Hole punching clears the relevent pagecache entries in zfs_space()
via truncate_pagecache_range(). For better source compatibility with
other implementations within the zfs_setattr() function, its call to
truncate_setsize() has been moved to zfs_space().

dweeezil · 2014-08-22T14:19:41Z

I'm running the full suite of xfstests now. I ran the relevant individual tests by hand which passed.

As indicated in the commit comment, I've moved the truncate_setsize() call in zfs_setattr() to zfs_freesp() in the same vicinity as its new call to truncate_pagecache_range(). This aligns the zfs_setattr() function a bit more closely with the upstream code. However, Illumos actually does its truncation-style page clearing in zfs_trunc(). We could probably do it there, too, however it seemed to make sense to have both of them in the same place.

behlendorf · 2014-08-22T22:31:33Z

I like where this is going but it looks like patch still has a few rough edges. The build results for the commit above show at least one minor build issue and a BUG while running fsx.

dweeezil · 2014-08-23T01:33:02Z

I'll be working on this over the weekend. Haven't had a chance to check the xfstests results yet. I'll do some fsx runs as well. What were the build issues? I'll be trying a 2.6 kernel as well but haven't done so yet.

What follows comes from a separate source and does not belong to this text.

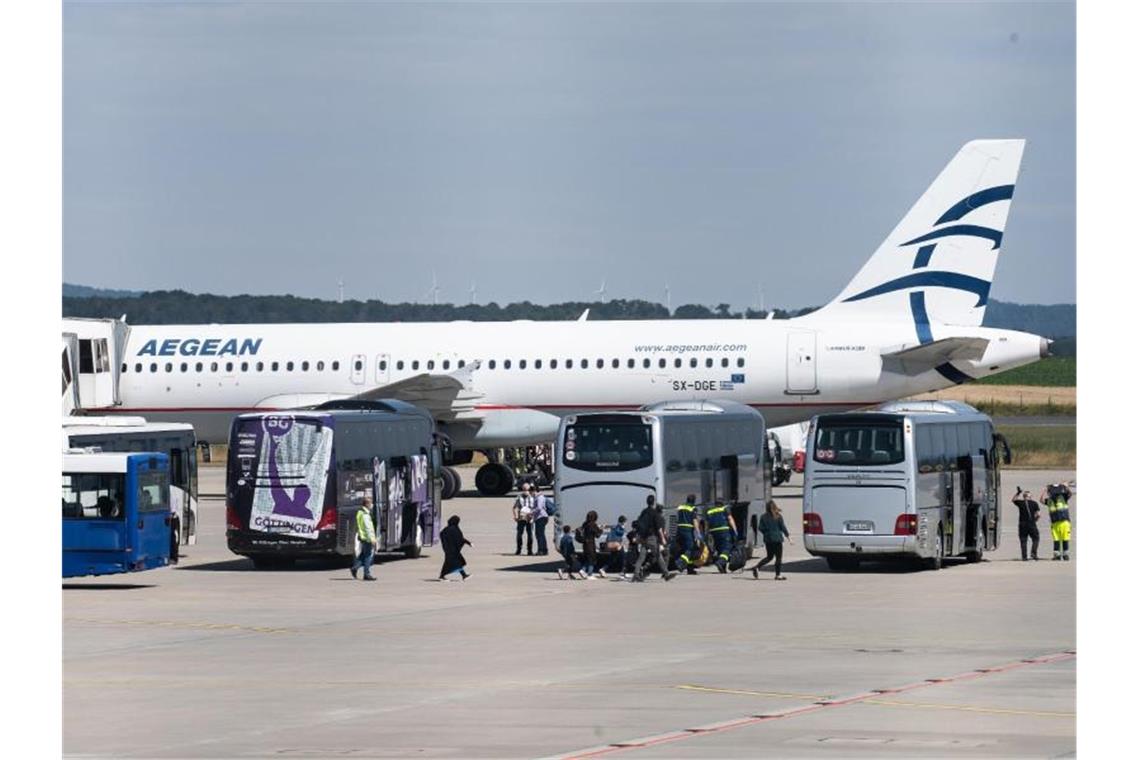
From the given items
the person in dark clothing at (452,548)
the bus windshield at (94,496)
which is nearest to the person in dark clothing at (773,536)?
the person in dark clothing at (452,548)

nedbass · 2014-08-23T01:52:22Z

@dweezil, you can see the build failures by clikcing on the Details link below. That will take you to the buildbot console page. Click on the colored boxes to see a popup with the test results for that builder. The red ones represent failures. Look for failures that say "built zfs failed", then click on the "stdio" link to see the log.

In this case, the failures were:

cc1: warnings being treated as errors
/tmp/zfs-build--gM8QWDbM/BUILD/zfs-kmod-0.6.3/_kmod_build_2.6.32-5-amd64/module/zfs/../../../zfs-0.6.3/module/zfs/zpl_file.c: In function 'zpl_fallocate_common':
/tmp/zfs-build--gM8QWDbM/BUILD/zfs-kmod-0.6.3/_kmod_build_2.6.32-5-amd64/module/zfs/../../../zfs-0.6.3/module/zfs/zpl_file.c:489: error: unused variable 'cr'

dweeezil · 2014-08-23T02:21:50Z

Thanks. I forgot about the build bot.

behlendorf · 2014-08-23T03:30:31Z

Right. Just keep the buildbot green.

behlendorf · 2014-08-26T23:07:02Z

Several of the builders encountered a kernel BUG during testing, see:

http://buildbot.zfsonlinux.org/builders/debian-7.2.0-amd64-builder/builds/1180/steps/shell_15/logs/stdio

dweeezil · 2014-08-26T23:16:37Z

I was looking at the build bot results earlier while they were still running. In particular, it looks like xfstest 127 was hanging in some cases. I didn't notice the kernel BUG at the time. I'll look into these further tomorrow.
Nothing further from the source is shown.